::: Reading text
Heartworms can be treated if caught early,however the treatment is not without risk. Multiple x-rays and blood work to test the dog’s general health must be performed to assess if the patient is healthy enough to withstand treatment. The treatment consists of several injections over a course of several months. Each injection requires 12 hours of hospitalization and monitoring to ensure the pet does not have any complications from treatment. There are cases when the heartworm treatment has been fatal.
PREVENTION IS KEY
the disease is fatal, the treatment is severe and risky, and so what can a pet parent do?? The answer is PREVENTION. Heartworms are easily prevented by giving your dog a once a month chewable tablet. This medication will stop heartworms from developing in your dog even if a mosquito carrying the deadly larvae bites him or her. Given once a month 12 months a year will also prevent roundworms and hookworms from developing – two of the most common intestinal parasites that dogs suffer from.
::::::
::: Supplied material
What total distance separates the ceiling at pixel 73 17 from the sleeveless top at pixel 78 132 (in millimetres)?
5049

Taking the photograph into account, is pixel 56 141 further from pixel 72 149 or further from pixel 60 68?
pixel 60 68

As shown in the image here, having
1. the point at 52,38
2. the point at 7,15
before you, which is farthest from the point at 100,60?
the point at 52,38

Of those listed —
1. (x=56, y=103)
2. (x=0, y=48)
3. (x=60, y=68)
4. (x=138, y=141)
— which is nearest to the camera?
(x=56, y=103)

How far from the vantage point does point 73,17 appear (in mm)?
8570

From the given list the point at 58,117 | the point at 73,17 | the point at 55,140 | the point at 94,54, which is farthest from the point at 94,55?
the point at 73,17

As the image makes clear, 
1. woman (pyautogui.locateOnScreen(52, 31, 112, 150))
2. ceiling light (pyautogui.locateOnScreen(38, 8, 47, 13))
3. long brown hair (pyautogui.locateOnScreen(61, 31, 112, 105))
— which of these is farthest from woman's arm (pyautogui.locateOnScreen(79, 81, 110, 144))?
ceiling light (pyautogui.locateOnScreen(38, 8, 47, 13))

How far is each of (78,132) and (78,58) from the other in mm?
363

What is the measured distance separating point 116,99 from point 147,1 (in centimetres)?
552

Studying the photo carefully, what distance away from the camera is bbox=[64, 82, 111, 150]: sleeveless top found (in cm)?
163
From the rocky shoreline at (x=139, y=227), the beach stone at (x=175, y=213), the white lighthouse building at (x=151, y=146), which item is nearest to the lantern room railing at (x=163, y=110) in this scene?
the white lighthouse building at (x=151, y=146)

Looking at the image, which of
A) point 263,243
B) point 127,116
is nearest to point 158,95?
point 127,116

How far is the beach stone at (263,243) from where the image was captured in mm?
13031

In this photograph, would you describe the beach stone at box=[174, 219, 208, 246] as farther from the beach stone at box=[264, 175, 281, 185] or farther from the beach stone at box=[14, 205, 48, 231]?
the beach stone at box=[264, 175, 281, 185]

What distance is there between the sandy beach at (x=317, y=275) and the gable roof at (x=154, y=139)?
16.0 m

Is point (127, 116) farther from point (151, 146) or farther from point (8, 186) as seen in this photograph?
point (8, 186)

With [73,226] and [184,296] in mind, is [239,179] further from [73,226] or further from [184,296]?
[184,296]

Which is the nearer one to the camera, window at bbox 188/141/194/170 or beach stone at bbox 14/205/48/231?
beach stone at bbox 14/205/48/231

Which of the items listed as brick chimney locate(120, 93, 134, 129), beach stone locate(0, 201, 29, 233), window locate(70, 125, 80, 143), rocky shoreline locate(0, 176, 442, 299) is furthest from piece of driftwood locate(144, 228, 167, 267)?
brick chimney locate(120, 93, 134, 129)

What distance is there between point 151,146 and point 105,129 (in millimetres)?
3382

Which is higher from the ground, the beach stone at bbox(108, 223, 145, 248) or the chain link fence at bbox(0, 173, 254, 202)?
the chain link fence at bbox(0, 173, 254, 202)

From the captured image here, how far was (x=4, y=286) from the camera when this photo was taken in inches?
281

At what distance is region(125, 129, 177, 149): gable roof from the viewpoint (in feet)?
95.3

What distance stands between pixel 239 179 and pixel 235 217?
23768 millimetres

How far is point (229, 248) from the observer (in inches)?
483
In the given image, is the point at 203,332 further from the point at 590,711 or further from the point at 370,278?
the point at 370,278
::::::
## [Task A]
According to the heartworm passage, how long is a dog hospitalized for each treatment injection?
## [Task B]
Write the next part of the heartworm passage, picking up after its final sentence.

## [Response area A]
Each injection requires 12 hours of hospitalization and monitoring.

## [Response area B]
Our World of Animals veterinarians recommend that every dog aged 1 year and over be tested once a year for heartworms and be given heartworm prevention (after a negative test) once a month all year long. The test is quick and results will be ready the same day. Preventative medication is reasonably priced and far less expensive than treatment. We are seeing more heartworm positive cases in our hospitals than ever before as more dogs from the south (more mosquitos) travel north in search of homes through adoption agencies.
Don’t let your best friend become a statistic – test yearly and treat monthly.